10. Super Mario Galaxy (Nintendo, 2007, Wii)
Why not Sunshine, you might ask? Why not New Super Mario Bros for the Nintendo DS? What makes Super Mario Galaxy the best Mario game in the decade and what gives it the right to sit on this list?
Only because it was the single most innovative platformer of the last ten years.
Taking a concept and improving on it is something Nintendo has excelled at for almost three decades. When they had a chance to bring their biggest ticketed franchise over to the latest console, they couldn’t just make a normal 3D platformer. They’d already done that twice already. They needed a way to change it up.

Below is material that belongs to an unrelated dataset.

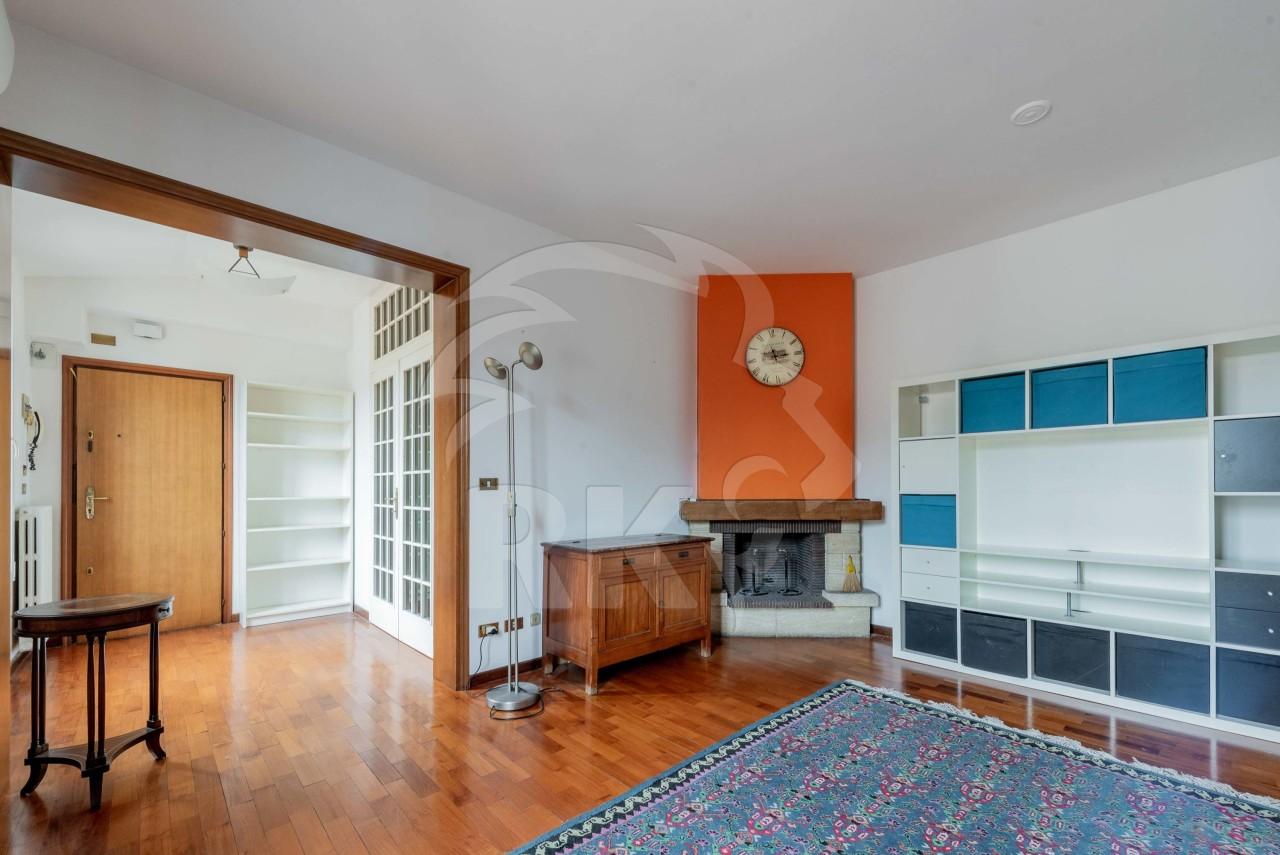 Appartamento, Mazzini, Affitto/Cessione - Bologna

Making Mario run around on three-dimensional objects with their own gravitational field? Check. Making players wonder how to reach that next object, relative to the gravity and physics of the surrounding celestial bodies? Check. Taking something as simple as run-and-jump and elevating it beyond a point it has ever been? Check.

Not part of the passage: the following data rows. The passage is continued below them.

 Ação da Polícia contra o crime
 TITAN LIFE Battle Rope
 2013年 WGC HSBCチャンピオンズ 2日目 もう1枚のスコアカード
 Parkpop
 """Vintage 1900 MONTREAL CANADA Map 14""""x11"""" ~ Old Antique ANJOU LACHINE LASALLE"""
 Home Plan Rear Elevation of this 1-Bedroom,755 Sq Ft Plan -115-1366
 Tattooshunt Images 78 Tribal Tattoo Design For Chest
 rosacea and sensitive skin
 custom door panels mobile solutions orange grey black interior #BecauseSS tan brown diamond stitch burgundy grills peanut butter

Beyond all that, the game is insanely fun and challenging at the same time. Mastering Mario’s many types of jumps, bouncing off of corners, spinning into the stratosphere, and gaining a free-flight ability are all part of the awesomeness that awaits.
They also integrated the WiiMote in an innovative way, allowing it to act as a magnet to attract and a reticle to shoot the in-game collectable meteor bits, sometimes to great effect on the screen, sometimes just for show. Adding these additional elements plumbed (ha!) new depth and gave all future platformers something to strive for: perfection.
9. Portal (Valve Corporation, 2007, 360, XBLA, PC)
The cake is a lie.
If you haven’t had the chance to play Portal, sit down, spend the couple bucks to download it on XBLA, and give it a good run through.
A puzzle game that pretends to be a first person shooter, or the other way around, is an awesome concept. The small team that put Portal together to be included in the Orange Box with Half-Life 2: Episode 2 and Team Fortress 2. Though TF2 is still enjoying some intense popularity, Portal quickly became the main attraction and the real reason you bought the Orange Box, even with the second part of a highly-anticipated sequel on board.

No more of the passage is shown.